Part of the purpose of Obama’s Africa summit was to introduce Americans to a new, more prosperous, and more stable Africa. The Ebola crisis risks erasing the progress in Africa’s image, however – especially since, for many experts, the outbreak is the result not of a new and more frightening Ebola, but of a “new” Africa.

“The Ebola virus hasn’t changed; Africa has changed,” Michael Osterholm, director of the University of Minnesota’s Center for Infectious Disease Research and Policy, wrote in an Aug. 1 opinion piece in The Washington Post. Earlier outbreaks occurred in rural, sparsely populated areas and were more easily confined and controlled, he said. This outbreak is the first in the “new” Africa of rapid urbanization and expanded ease of transportation, but involving populations that have largely retained “old” hygienic habits and customs.

Obama’s plan for the military to lead America’s anti-Ebola effort can be seen as a humanitarian intervention with a dose of self-interest sprinkled in.
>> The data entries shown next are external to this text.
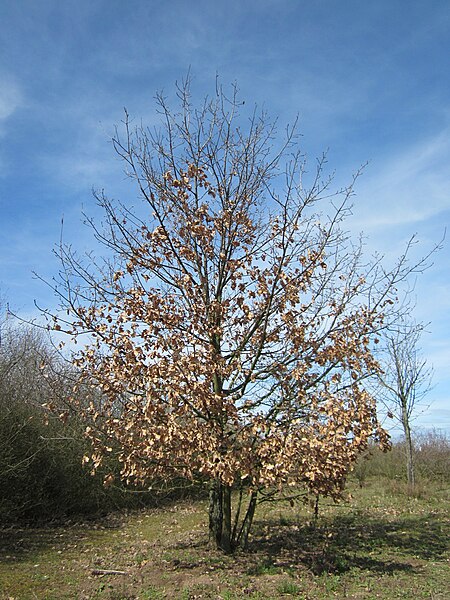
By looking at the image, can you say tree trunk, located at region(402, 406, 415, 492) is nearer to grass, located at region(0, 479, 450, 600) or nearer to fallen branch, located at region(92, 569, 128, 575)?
grass, located at region(0, 479, 450, 600)

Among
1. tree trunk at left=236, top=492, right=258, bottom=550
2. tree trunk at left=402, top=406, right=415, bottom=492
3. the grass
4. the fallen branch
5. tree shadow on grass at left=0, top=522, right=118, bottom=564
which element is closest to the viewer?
the grass

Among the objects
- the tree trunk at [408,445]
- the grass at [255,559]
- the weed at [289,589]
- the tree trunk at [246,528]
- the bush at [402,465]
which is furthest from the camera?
the bush at [402,465]

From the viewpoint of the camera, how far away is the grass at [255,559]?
6383mm

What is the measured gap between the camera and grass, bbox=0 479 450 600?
20.9 feet

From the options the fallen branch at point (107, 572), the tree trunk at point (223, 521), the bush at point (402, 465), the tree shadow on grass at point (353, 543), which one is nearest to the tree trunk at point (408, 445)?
the bush at point (402, 465)

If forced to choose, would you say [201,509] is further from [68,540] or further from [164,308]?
[164,308]

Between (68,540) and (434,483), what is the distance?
13.2m

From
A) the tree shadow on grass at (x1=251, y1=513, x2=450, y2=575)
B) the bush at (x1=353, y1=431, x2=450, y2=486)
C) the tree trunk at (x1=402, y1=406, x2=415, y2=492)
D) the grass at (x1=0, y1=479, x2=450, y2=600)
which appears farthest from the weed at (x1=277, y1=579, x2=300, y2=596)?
the bush at (x1=353, y1=431, x2=450, y2=486)

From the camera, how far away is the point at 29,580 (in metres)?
7.36

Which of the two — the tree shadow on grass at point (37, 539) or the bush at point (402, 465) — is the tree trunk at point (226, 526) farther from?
the bush at point (402, 465)

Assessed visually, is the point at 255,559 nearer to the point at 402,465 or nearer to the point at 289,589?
the point at 289,589

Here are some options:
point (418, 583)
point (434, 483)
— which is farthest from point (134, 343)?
point (434, 483)

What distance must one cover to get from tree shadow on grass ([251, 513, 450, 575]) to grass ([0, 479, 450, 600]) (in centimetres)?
2

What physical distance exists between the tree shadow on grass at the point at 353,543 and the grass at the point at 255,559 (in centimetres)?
2
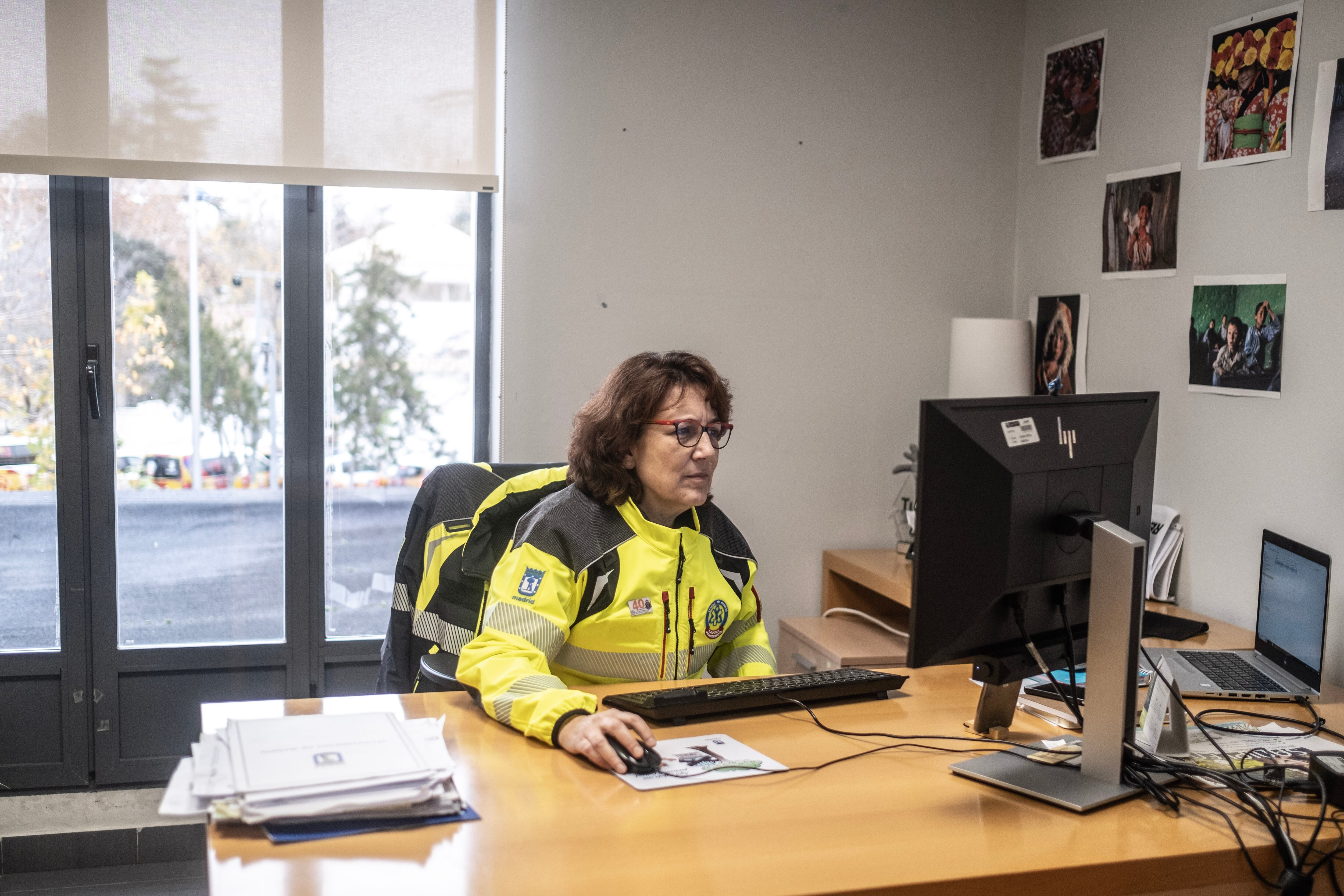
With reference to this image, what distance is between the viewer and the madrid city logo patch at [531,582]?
1807mm

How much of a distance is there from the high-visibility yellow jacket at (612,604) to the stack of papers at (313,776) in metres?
0.31

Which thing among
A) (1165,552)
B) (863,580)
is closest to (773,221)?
(863,580)

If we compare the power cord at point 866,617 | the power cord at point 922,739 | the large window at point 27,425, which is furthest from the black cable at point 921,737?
the large window at point 27,425

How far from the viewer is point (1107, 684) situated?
1.45 metres

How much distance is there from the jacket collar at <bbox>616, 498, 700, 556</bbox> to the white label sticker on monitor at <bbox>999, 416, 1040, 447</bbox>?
726mm

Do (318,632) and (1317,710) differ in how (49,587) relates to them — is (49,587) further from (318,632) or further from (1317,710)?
(1317,710)

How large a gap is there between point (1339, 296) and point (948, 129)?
1.44m

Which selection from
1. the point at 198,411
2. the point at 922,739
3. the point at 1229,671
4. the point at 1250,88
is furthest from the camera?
the point at 198,411

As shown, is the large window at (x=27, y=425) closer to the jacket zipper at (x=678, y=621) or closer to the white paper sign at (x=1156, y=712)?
the jacket zipper at (x=678, y=621)

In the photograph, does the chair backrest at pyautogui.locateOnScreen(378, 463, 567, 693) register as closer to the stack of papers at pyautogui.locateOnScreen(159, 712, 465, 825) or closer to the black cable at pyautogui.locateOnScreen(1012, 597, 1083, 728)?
the stack of papers at pyautogui.locateOnScreen(159, 712, 465, 825)

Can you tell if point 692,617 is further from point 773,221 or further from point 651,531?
point 773,221

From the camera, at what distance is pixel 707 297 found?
11.0 ft

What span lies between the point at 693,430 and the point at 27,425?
2121 mm

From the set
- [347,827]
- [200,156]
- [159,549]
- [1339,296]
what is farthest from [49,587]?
[1339,296]
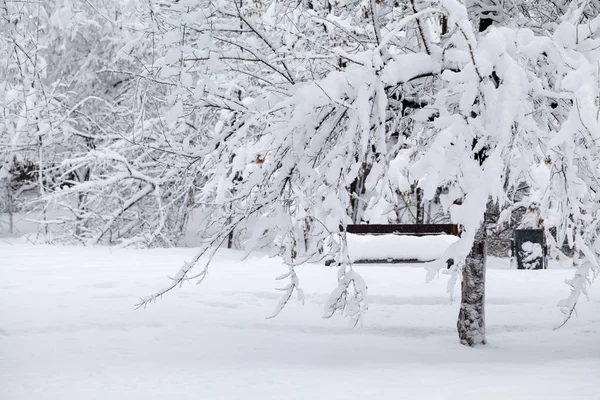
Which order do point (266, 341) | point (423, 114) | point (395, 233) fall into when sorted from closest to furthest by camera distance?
point (423, 114) → point (266, 341) → point (395, 233)

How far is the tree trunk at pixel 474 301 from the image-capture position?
532cm

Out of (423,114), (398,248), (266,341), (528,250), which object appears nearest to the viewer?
(423,114)

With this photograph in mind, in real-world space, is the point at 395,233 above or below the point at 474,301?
above

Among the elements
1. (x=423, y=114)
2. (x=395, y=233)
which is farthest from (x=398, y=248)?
(x=423, y=114)

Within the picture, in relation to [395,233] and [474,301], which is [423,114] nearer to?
[474,301]

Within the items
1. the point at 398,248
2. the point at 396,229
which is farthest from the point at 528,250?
the point at 398,248

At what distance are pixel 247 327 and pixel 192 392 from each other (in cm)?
205

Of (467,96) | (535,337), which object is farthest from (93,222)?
(467,96)

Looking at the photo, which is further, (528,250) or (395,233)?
(528,250)

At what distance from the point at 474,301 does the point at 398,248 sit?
3.08 metres

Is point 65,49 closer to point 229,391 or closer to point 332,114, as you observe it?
point 332,114

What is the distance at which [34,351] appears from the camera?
466 cm

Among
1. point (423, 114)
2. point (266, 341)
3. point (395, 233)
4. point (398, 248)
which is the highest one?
point (423, 114)

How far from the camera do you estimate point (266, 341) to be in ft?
17.3
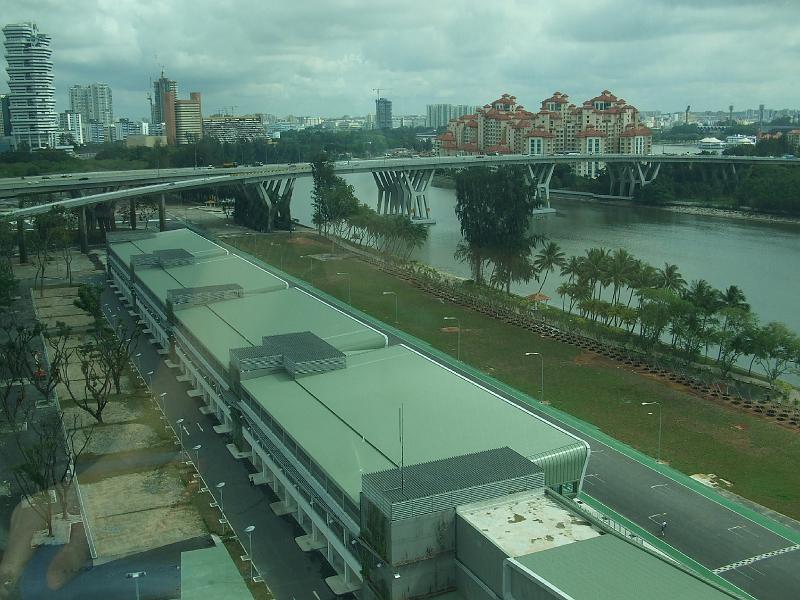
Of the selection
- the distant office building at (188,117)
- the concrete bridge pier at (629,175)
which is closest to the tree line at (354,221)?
the concrete bridge pier at (629,175)

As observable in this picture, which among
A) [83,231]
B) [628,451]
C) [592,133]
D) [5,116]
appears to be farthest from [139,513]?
[5,116]

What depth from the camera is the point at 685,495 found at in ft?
16.9

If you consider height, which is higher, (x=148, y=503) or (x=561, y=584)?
(x=561, y=584)

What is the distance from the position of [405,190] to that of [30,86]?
14.7 meters

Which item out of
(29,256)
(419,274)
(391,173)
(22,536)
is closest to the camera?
(22,536)

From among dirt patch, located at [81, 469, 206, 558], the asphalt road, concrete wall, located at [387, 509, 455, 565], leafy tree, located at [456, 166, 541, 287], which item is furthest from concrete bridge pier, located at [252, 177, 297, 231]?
concrete wall, located at [387, 509, 455, 565]

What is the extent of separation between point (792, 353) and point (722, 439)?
1.53m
It’s a template that was used in Pakistan, where the US military intervened after a 2005 earthquake in Kashmir to rescue and save earthquake victims. The mission had a secondary objective, however, which was to win over the hearts and minds of Pakistanis widely opposed to the US counterterrorism campaign in their country. Improved US standing was seen as a way to potentially widen the US field of operation in the battle against Al Qaeda.

The same dual-purpose approach was in operation in the Philippines last year after typhoon Haiyan. When the US Navy steamed in, the immediate goal was search and rescue, followed by recovery assistance. But the intervention allowed the United States to demonstrate what Obama’s “Asia pivot” and a more strategic US presence in the Pacific region could mean for people.

In discussing Obama’s plan to fight Ebola, White House officials have emphasized the humanitarian aspects of the US intervention and the moral obligation of world powers to help in such a crisis. “The United States has unique capabilities in a wide range of areas,” Obama spokesman Josh Earnest told reporters Tuesday. “And that means the US has a unique responsibility to step up in the midst of an international crisis.”

Which is not to say that the US doesn’t have other motives when it initiates this kind of humanitarian intervention. The post-Haiyan intervention no doubt served another purpose the US did not object to: It soothed the jitters of some Filipinos worried about a growing US security relationship with their country.